First thing is that you do not need to record the bancrofted fees in Accela at all, you could elect to record and collect them only through your agency financial system - they have to be in part as they are often interest-bearing. There is a payment contract between the applicant/customer and your agency typically, via Finance. Some level of 'payment plan' is outlined and agreed upon, and the customer typically is making those 'payments' to Finance as a more complex tracking system is often required for bancrofting.
However, if you do want to record bancrofted fees in Accela, you would assess the total fee, and 'pay' it with a BILLED exceptional payment method. This method does NOT show in your nightly cash reports for cash drawer settling as it is not actually CASH, so important note on that. BILLED effectively shows the fee as 'paid' when really it is just being billed to pay later. Another important note but does not apply here, any BUILDING surchargeable fees paid with BILLED are still due the State Surcharge whether actual CASH has been collected or not.
Then when the customer makes a payment to Finance, they would need to notify you, you would then VOID the earlier BILLED payment which makes the fee outstanding again, process a JOURNAL ENTRY exceptional payment type for the exact amount of the payment the customer made through Finance - then pay the remainder again with a BILLED exceptional payment again. Then 2nd time the customer pays Finance, you would void ONLY THE BILLED PAYMENT, leaving the earlier JOURNAL ENTRY in place (as that actual payment was made to Finance), process another JOURNAL ENTRY to reflect the 2nd payment they made to Finance, and so on, repeating this until they have FULLY PAID the entire fee with JOURNAL ENTRY.

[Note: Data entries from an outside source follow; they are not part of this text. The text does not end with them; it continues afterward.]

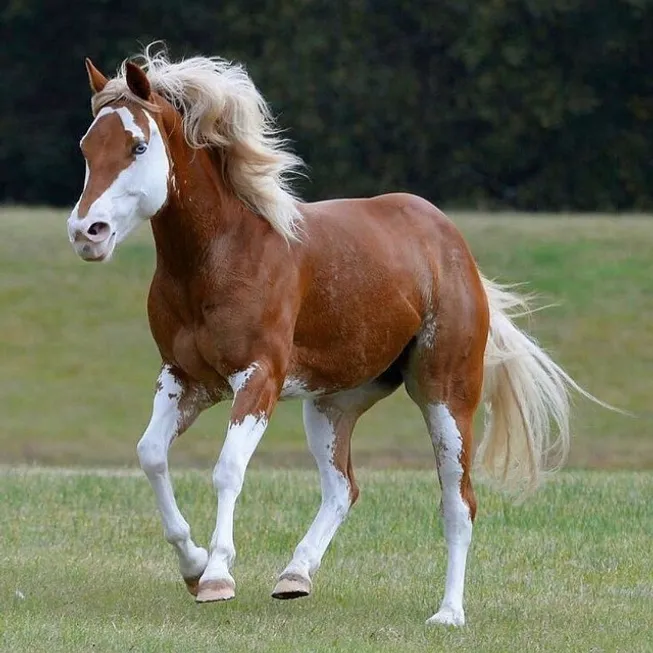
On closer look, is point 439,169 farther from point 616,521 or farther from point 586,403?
point 616,521

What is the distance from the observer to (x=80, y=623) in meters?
6.33

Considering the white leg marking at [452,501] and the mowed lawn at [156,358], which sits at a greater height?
the white leg marking at [452,501]

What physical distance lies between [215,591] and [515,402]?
2516mm

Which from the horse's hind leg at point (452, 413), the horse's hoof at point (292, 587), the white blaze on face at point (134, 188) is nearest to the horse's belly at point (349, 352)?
the horse's hind leg at point (452, 413)

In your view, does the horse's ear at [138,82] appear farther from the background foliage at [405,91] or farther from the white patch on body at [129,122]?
the background foliage at [405,91]

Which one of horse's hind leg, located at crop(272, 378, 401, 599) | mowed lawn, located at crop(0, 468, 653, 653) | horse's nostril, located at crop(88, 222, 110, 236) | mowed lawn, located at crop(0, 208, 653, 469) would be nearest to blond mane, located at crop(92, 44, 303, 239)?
horse's nostril, located at crop(88, 222, 110, 236)

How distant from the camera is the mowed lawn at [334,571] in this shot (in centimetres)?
624

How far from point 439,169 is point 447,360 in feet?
121

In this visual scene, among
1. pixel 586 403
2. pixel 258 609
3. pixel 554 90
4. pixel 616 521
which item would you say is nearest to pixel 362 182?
pixel 554 90

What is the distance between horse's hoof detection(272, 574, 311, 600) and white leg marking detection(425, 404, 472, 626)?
22.3 inches

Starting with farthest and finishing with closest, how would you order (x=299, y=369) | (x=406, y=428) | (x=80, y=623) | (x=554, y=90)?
(x=554, y=90), (x=406, y=428), (x=299, y=369), (x=80, y=623)

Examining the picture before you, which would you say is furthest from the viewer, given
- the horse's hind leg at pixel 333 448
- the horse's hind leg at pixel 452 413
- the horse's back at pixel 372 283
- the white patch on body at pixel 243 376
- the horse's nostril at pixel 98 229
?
the horse's hind leg at pixel 333 448

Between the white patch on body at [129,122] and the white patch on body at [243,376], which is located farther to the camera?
the white patch on body at [243,376]

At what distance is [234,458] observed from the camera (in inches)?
245
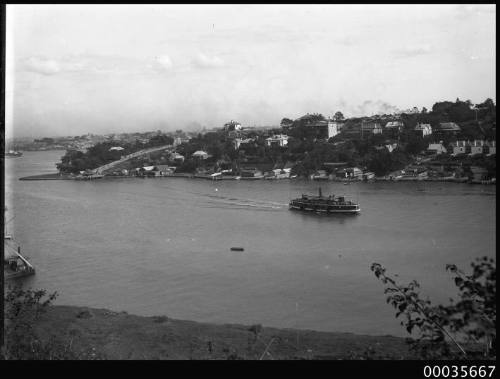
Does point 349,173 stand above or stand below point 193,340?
above

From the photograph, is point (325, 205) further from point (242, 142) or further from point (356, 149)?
point (242, 142)

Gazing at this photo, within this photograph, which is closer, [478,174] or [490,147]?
[490,147]

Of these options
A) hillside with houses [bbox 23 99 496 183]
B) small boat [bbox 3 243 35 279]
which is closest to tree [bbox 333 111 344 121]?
hillside with houses [bbox 23 99 496 183]

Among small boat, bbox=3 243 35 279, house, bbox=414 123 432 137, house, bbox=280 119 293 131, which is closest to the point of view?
small boat, bbox=3 243 35 279

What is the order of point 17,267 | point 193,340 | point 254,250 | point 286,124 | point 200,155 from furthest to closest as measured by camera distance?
1. point 200,155
2. point 286,124
3. point 254,250
4. point 17,267
5. point 193,340

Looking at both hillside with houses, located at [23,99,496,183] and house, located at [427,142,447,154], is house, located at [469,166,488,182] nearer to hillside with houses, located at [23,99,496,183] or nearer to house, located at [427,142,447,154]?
hillside with houses, located at [23,99,496,183]

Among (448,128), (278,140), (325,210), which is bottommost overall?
(325,210)

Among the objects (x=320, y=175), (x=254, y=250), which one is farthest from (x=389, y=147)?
(x=254, y=250)
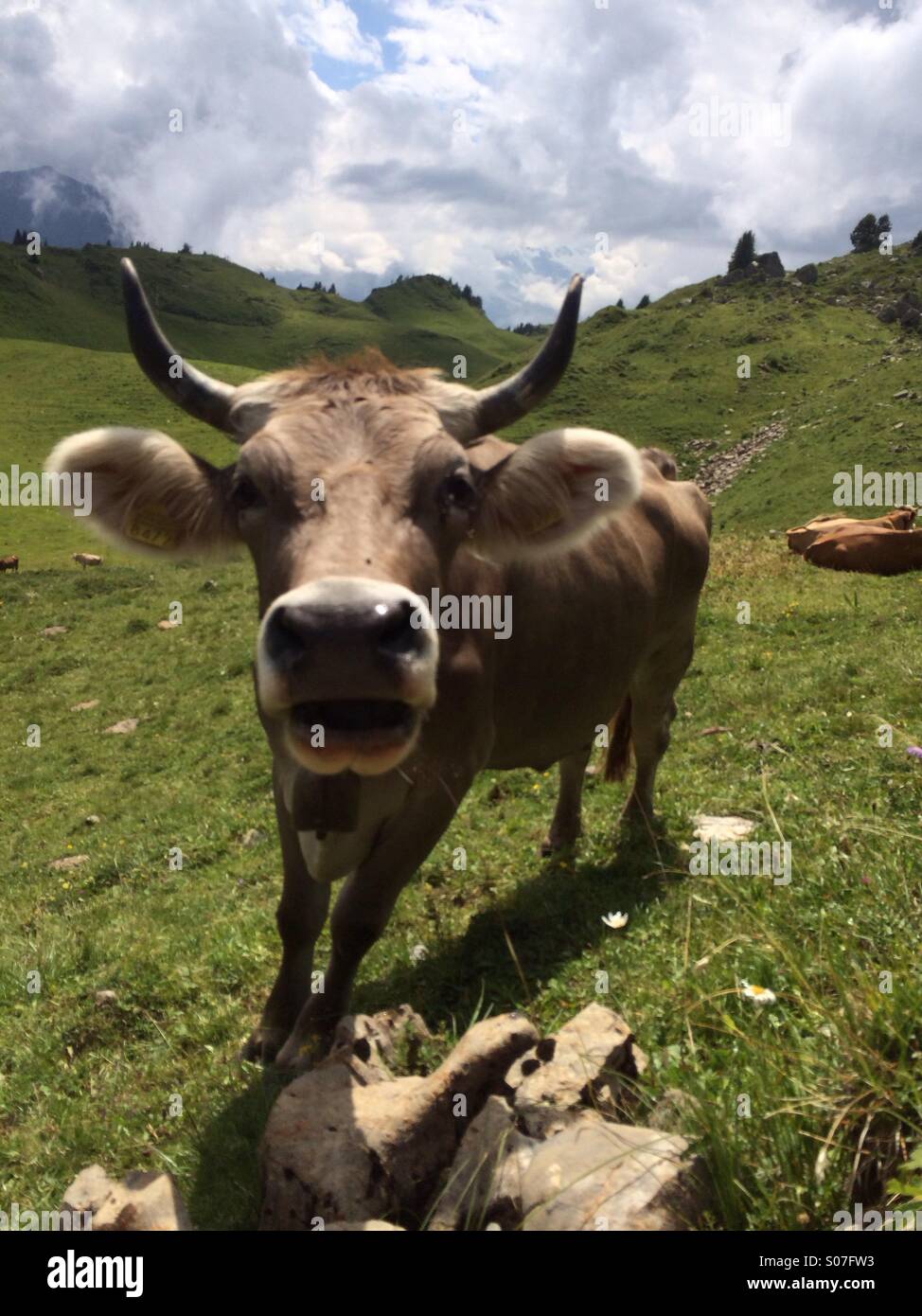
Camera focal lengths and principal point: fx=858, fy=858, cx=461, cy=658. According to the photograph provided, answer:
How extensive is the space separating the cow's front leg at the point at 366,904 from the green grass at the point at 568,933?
353 mm

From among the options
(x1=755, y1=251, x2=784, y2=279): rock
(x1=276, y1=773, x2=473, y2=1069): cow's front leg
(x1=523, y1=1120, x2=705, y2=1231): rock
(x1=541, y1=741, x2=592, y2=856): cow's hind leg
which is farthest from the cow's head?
(x1=755, y1=251, x2=784, y2=279): rock

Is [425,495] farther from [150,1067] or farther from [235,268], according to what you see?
[235,268]

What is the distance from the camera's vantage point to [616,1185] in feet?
7.72

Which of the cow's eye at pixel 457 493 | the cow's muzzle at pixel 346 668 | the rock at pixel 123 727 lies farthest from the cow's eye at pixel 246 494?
the rock at pixel 123 727

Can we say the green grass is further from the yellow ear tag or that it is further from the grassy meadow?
the yellow ear tag

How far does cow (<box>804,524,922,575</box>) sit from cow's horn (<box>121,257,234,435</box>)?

A BILLED payment method is designed and intended to only be temporary, as a placeholder for actual payments to come - someone must manage these until fully paid. A JOURNAL ENTRY is designed specifically only to reflect payments made outside of Accela, in other systems that need to be shown in Accela for record keeping or tracking purposes. NEITHER show in nightly cash balancing reports as they are both really just placeholders of sorts, not ever really CASH payment.